Meta's new LLaMA 3.1 model is a game-changer in AI, boasting 405 billion parameters and being mostly open-source.
When Mark Zuckerberg isn't wake surfing, wearing a tuxedo and a puka shell necklace at his Lake Tahoe mansion, crushing K's yellow bellies, and waving the American flag, he clocks into work with a sunburn to battle Google and OpenAI for artificial intelligence supremacy. Yesterday, Meta released its biggest and baddest large language model ever, which also happens to be free and arguably open source. It took months to train on 16,000 Nvidia H100 GPUs, which likely cost hundreds of millions of dollars and used enough electricity to power a small country. The end result is a massive 405 billion parameter model with a 128,000 token context length, which, according to benchmarks, is mostly superior to OpenAI's GPT-4 and even beats Claude 3.5 Sonet on some key benchmarks. However, benchmarks can be misleading, and the only way to find out if a new model is any good is to vibe with it. In today's video, we'll try out Llama 3.1 Heavy and find out if it actually doesn't suck like most Meta products.
It is July 24th, 2024, and you're watching The Code Report. AI hype has died down a lot recently, and it's been almost a week since I've mentioned it in a video, which I'm extremely proud of. But Llama 3.1 is a model that cannot be ignored. It comes in three sizes: 8B, 70B, and 405B, where B refers to billions of parameters or the variables that the model can use to make predictions. In general, more parameters can capture more complex patterns, but more parameters don't always mean that the model is better. GPT-4 has been rumored to have over 1 trillion parameters, but we don't really know the true numbers from companies like OpenAI and Anthropic.
Llama's open model weights are a game-changer for developers, making AI more accessible without breaking the bank.
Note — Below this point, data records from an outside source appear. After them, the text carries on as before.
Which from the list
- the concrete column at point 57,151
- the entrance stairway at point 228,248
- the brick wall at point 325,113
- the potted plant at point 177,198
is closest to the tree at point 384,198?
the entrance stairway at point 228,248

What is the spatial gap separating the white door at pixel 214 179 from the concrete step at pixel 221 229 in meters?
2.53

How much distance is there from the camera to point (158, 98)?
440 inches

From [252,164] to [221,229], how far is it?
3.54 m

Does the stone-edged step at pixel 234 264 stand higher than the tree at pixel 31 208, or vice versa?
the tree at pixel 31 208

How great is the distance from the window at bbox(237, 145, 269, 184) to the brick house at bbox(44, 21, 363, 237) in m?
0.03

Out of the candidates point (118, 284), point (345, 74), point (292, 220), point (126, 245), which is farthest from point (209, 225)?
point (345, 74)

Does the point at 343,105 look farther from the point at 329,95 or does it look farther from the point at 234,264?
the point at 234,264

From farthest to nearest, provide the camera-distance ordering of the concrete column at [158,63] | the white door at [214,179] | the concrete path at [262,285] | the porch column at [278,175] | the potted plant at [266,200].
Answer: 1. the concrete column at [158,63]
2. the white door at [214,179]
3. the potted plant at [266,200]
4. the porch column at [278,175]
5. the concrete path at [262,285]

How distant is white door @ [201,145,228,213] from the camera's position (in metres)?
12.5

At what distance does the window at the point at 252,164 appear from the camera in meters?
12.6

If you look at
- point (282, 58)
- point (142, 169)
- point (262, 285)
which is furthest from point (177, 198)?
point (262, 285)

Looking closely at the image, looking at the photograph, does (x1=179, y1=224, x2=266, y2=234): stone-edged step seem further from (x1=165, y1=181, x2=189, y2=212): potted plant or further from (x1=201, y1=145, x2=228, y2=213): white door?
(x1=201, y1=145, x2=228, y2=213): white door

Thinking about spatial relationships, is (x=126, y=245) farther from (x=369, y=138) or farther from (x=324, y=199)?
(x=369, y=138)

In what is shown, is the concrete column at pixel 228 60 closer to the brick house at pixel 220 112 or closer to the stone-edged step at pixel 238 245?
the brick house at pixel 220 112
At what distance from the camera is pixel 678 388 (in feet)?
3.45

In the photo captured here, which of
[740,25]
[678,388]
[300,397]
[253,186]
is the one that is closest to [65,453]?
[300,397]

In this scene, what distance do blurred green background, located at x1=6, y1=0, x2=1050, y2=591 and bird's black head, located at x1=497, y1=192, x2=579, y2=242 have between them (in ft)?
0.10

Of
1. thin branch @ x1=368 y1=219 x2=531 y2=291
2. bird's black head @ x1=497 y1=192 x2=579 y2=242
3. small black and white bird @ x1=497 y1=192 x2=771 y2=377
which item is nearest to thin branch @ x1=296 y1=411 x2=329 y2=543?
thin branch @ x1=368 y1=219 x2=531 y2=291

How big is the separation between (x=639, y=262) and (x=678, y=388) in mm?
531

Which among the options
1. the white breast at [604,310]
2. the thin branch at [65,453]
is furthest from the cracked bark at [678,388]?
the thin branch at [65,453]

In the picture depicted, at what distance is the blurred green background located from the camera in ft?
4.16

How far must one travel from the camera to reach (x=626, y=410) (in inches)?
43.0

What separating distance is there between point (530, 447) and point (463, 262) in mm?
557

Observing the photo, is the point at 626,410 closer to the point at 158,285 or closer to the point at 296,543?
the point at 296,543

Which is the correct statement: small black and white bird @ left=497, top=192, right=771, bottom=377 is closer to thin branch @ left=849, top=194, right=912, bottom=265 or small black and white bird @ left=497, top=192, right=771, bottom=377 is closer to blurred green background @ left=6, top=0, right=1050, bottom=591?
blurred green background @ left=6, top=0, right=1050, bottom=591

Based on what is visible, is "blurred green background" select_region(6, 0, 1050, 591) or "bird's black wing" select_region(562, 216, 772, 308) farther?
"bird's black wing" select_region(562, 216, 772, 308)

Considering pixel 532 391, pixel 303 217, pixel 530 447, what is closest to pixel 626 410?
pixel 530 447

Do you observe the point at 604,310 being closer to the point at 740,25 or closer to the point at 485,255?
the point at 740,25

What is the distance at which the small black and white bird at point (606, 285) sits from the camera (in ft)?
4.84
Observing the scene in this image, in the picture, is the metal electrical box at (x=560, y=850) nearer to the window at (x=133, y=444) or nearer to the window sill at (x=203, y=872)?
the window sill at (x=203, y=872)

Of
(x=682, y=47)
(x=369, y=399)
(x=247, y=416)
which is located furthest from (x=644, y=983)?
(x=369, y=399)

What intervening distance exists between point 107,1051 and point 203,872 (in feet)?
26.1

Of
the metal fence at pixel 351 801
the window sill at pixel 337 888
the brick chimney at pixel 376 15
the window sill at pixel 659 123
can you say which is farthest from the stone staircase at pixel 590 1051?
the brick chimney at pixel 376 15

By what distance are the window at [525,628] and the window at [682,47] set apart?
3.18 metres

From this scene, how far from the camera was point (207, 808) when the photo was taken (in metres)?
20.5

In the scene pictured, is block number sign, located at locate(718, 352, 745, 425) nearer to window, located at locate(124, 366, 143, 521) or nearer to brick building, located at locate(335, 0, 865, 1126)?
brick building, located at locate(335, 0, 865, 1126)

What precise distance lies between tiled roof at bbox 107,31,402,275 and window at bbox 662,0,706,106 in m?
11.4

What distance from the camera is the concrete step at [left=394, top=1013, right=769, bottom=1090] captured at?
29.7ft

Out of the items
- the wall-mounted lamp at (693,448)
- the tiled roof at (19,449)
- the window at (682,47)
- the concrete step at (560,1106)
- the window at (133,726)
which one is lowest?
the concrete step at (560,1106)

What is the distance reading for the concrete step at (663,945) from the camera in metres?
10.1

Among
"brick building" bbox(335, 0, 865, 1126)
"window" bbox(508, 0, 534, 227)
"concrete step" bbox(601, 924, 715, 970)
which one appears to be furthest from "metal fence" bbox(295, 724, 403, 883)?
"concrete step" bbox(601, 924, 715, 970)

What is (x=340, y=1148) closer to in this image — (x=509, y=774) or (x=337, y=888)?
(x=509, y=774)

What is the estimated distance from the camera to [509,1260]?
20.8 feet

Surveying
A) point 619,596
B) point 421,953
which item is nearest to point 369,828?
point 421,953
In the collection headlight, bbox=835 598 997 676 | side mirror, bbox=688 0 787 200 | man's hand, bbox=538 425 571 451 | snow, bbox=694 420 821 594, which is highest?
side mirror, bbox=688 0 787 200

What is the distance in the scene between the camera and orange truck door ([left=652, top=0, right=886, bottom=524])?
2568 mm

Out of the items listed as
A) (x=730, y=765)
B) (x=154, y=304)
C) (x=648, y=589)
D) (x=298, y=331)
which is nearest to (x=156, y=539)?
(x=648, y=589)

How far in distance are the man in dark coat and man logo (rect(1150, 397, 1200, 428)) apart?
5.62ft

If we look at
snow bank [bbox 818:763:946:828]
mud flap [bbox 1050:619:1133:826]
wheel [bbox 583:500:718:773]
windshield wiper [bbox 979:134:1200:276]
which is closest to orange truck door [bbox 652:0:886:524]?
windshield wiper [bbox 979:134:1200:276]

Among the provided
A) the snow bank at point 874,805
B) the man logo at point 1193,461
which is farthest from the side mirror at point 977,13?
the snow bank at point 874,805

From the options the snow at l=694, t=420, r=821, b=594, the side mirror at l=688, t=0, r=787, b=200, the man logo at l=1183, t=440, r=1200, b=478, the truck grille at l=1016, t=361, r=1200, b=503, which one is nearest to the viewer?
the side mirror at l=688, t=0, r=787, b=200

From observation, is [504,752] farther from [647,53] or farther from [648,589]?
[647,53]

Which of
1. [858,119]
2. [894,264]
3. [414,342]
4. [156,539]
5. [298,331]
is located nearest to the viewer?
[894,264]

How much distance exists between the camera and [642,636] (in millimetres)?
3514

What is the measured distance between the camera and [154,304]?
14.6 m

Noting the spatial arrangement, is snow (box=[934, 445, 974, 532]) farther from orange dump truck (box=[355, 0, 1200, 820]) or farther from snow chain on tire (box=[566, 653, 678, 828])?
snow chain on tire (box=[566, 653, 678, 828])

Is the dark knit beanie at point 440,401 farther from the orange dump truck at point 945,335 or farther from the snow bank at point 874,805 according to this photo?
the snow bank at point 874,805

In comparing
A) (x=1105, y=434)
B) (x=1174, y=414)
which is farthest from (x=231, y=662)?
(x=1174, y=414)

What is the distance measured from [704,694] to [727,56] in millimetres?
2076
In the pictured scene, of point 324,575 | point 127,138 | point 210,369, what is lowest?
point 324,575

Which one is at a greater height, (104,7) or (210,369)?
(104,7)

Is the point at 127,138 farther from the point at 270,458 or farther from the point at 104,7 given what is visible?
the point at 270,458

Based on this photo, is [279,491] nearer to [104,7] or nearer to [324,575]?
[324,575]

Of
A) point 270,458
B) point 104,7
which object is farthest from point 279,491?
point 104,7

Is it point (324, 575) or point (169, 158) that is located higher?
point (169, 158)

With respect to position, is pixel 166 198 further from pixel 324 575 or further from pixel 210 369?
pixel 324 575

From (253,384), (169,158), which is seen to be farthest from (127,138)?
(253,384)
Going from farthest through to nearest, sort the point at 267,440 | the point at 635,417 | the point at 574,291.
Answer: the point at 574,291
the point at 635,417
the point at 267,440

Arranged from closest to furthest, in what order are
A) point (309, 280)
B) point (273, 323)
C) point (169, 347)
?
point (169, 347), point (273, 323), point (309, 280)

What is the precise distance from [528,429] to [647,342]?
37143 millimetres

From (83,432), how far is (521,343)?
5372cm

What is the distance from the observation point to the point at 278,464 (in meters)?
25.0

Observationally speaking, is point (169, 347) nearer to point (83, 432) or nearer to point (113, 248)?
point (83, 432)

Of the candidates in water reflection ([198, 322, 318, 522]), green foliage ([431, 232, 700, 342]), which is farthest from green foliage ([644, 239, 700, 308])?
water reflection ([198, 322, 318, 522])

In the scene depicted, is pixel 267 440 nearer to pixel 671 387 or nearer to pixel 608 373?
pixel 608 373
The cool thing about Llama is that it's open source—well, kind of. You can make money off of it as long as your app doesn't have 700 million monthly active users, in which case you need to request a license from Meta. What's not open source is the training data, which might include your blog, your GitHub repos, all your Facebook posts from 2006, and maybe even your WhatsApp messages. What's interesting is that we can take a look at the actual code used to train this model, which is only 300 lines of Python and PyTorch, along with a library called FairScale to distribute training across multiple GPUs. It's a relatively simple decoder-only transformer as opposed to the mixture of experts approach used in a lot of other big models like its biggest open-source rival, Mixtral. Most importantly, the model weights are open, which is a significant advantage for developers building AI-powered apps. This openness means that developers no longer have to pay substantial amounts to use the GPT-4 API; instead, they can self-host their own model and pay a cloud provider for GPU rentals. However, self-hosting a big model is not cheap. For instance, using Olama to download and use it locally, the weights weigh 230 GB, and even with an RTX 490, it was challenging to manage.
The good news is that you can try it for free on platforms like Meta, Gro, or Nvidia's Playground. Initial feedback from users online suggests that Big Llama is somewhat disappointing, while the smaller Llamas are quite impressive. The real power of Llama lies in its ability to be fine-tuned with custom data, promising some amazing uncensored fine-tuned models like Dolphin in the near future. A favorite test for new LLMs is to ask them to build a Svelte 5 web application with Runes, a new yet-to-be-released feature. So far, the only model to do this correctly in a single shot is CL 3.5. Unfortunately, Llama 405b failed miserably and seemed unaware of this feature. Overall, it is decent at encoding but still clearly behind Claude. In terms of creative writing and poetry, it performs well but is not the best.
Reflecting on the current state of AI, it is astonishing that multiple companies have trained massive models with massive computers, yet they all seem to plateau at the same level of capability. OpenAI made a significant leap from GPT-3 to GPT-4, but since then, there have only been small incremental gains. Last year, Sam Altman practically begged the government to regulate AI to protect humanity, but a year later, we still haven't seen the apocalyptic Skynet human extinction event that was predicted. AI hasn't even replaced programmers yet. It's reminiscent of the time when airplanes transitioned from propellers to jet engines, but the advancement to light-speed engines never happened. Artificial superintelligence is still nowhere in sight, except in the imagination of the Silicon Valley elite.
Interestingly, Meta appears to be the only big tech company keeping it real in the AI space. While there might be an ulterior motive, Llama represents one small step for man, one giant leap for Zuckerberg's redemption arc. This has been The Code Report. Thanks for watching, and I will see you in the next one.